Espremer, gota a gota, o escravo que mantemos escondido dentro de nós. Porque nós inventámos o Estado de Direito, para deixarmos de ter um dono, como dizia Plínio. Basta que não tenhamos medo, conforme o projecto de Étienne la Boétie: "n'ayez pas peur". Na "servitude volontaire" o grande ou pequeno tirano apenas têm o poder que se lhes dá...

6.10.08

De mal com os jacobinos, por amor do rei, de mal com os neomonárquicos, por amor da república...
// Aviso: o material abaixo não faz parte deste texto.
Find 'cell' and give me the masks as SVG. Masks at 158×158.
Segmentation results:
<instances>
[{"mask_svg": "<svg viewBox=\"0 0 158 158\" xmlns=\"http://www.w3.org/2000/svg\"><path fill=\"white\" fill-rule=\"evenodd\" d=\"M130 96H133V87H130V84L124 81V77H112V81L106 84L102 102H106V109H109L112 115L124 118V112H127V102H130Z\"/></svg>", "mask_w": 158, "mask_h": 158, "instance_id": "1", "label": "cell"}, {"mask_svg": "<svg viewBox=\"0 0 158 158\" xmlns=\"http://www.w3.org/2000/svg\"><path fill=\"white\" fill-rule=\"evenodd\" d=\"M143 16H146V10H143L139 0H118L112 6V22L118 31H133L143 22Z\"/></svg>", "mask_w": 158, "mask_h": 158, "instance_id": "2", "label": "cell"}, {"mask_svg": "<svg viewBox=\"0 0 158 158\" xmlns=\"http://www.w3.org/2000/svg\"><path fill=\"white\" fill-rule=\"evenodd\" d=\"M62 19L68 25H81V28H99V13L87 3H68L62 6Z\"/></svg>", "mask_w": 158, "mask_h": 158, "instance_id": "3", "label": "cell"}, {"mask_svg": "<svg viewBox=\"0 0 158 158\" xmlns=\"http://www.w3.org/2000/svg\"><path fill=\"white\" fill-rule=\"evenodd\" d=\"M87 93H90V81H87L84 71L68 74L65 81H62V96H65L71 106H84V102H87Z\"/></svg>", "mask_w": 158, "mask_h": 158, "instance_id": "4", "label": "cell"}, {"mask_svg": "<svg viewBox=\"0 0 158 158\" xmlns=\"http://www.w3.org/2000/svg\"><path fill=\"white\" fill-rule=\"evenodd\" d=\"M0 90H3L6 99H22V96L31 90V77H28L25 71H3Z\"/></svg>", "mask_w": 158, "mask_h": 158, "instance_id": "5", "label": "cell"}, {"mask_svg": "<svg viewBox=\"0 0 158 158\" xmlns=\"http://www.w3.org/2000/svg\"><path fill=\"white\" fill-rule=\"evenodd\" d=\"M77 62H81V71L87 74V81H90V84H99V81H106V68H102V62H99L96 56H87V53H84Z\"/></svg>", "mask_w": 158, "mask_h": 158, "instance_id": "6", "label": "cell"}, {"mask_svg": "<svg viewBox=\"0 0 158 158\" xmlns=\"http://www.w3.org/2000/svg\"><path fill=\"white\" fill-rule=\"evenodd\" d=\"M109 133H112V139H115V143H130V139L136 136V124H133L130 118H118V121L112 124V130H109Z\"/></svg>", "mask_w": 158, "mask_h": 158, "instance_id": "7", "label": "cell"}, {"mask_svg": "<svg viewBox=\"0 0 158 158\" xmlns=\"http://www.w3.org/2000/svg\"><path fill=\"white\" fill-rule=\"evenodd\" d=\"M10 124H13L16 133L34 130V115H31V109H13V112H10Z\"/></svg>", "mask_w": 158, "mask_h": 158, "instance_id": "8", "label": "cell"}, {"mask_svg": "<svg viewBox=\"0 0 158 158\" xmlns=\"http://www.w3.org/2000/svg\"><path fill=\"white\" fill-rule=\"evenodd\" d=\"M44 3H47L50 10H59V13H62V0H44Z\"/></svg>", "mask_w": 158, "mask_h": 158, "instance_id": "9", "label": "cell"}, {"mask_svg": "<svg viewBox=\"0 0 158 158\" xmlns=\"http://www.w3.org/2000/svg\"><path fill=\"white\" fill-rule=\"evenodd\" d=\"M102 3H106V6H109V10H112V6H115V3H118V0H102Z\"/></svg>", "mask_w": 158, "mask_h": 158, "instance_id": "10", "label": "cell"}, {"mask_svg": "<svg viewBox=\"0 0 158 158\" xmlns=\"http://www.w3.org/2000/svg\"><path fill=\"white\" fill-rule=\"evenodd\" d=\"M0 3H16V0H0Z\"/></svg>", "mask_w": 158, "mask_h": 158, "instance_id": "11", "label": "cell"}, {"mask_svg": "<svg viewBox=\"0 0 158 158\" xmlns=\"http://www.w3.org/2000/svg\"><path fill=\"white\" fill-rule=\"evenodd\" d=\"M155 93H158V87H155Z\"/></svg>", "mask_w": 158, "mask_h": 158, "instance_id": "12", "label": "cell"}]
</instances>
Pediram-me que fosse ao programa da Paula Moura Pinheiro, analisar, com serenidade, o comemorativismo do cinco de Outubro. Não se tratava de um comício de neomonárquicos contra neojacobinos, utilizando dezasseis anos de sofrimento histórico, para literatura de justificação de posições políticas que tomamos, quase cem anos depois, mas de um exercício académico, onde o Fernando Rosas não era o deputado do Bloco de Esquerda e eu, um seu adversário. E dialogámos, porque, para haver diálogo, há que ter lugares comuns. E encontrámo-los. E ainda bem. Logo, antes de o fazer já o sabia. Iria ficar de mal com os jacobinos por ser manuelino e, de mal com os neomonárquicos, por ser um republicano monárquico, adepto do regime misto.

Quando acentuei o patriotismo, como marca estruturante da república, apenas traduzi aquilo que é fundacional na minha concepção do mundo e da vida: o nacionalismo místico, o tal que vai de Pascoaes a Pessoa e chega a Agostinho da Silva. Porque há subsolos filosóficos que vão para além de hemiplegias, do tipo monárquico contra republicano, ou de direita contra a esquerda. Por mim, filho da Renascença Portuguesa, apenas teria que ser justo, pensando até na autenticidade daqueles republicanos das campanhas de África e da Flandres que se ofereceram como voluntários, largando altos lugares de deputado ou de professor, assim mostrando como viviam de acordo com um pensamento. Estou, por exemplo, a pensar em Jaime Cortesão.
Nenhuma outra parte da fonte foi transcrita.